Exercise task ▸
Transcribe every row below word for word, leaving the pictures out of your answer.

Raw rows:
-.-.-

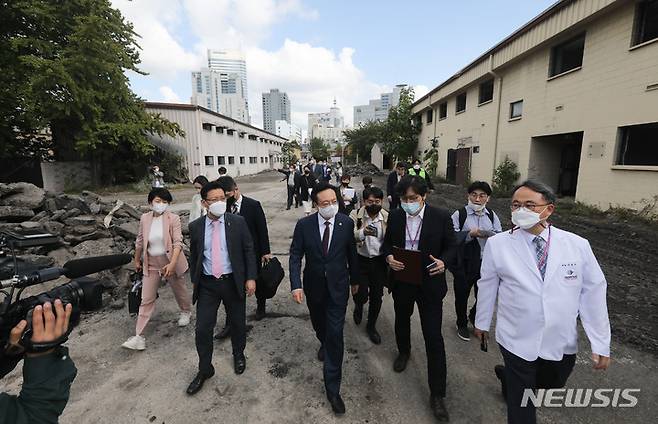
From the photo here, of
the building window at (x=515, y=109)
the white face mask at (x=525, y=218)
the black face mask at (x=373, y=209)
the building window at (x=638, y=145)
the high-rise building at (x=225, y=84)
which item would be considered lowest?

-.-.-

Exercise answer ▸
From the photo here, of
the building window at (x=515, y=109)
the white face mask at (x=525, y=218)
the black face mask at (x=373, y=209)
the building window at (x=638, y=145)
the high-rise building at (x=225, y=84)
which item would be considered lowest?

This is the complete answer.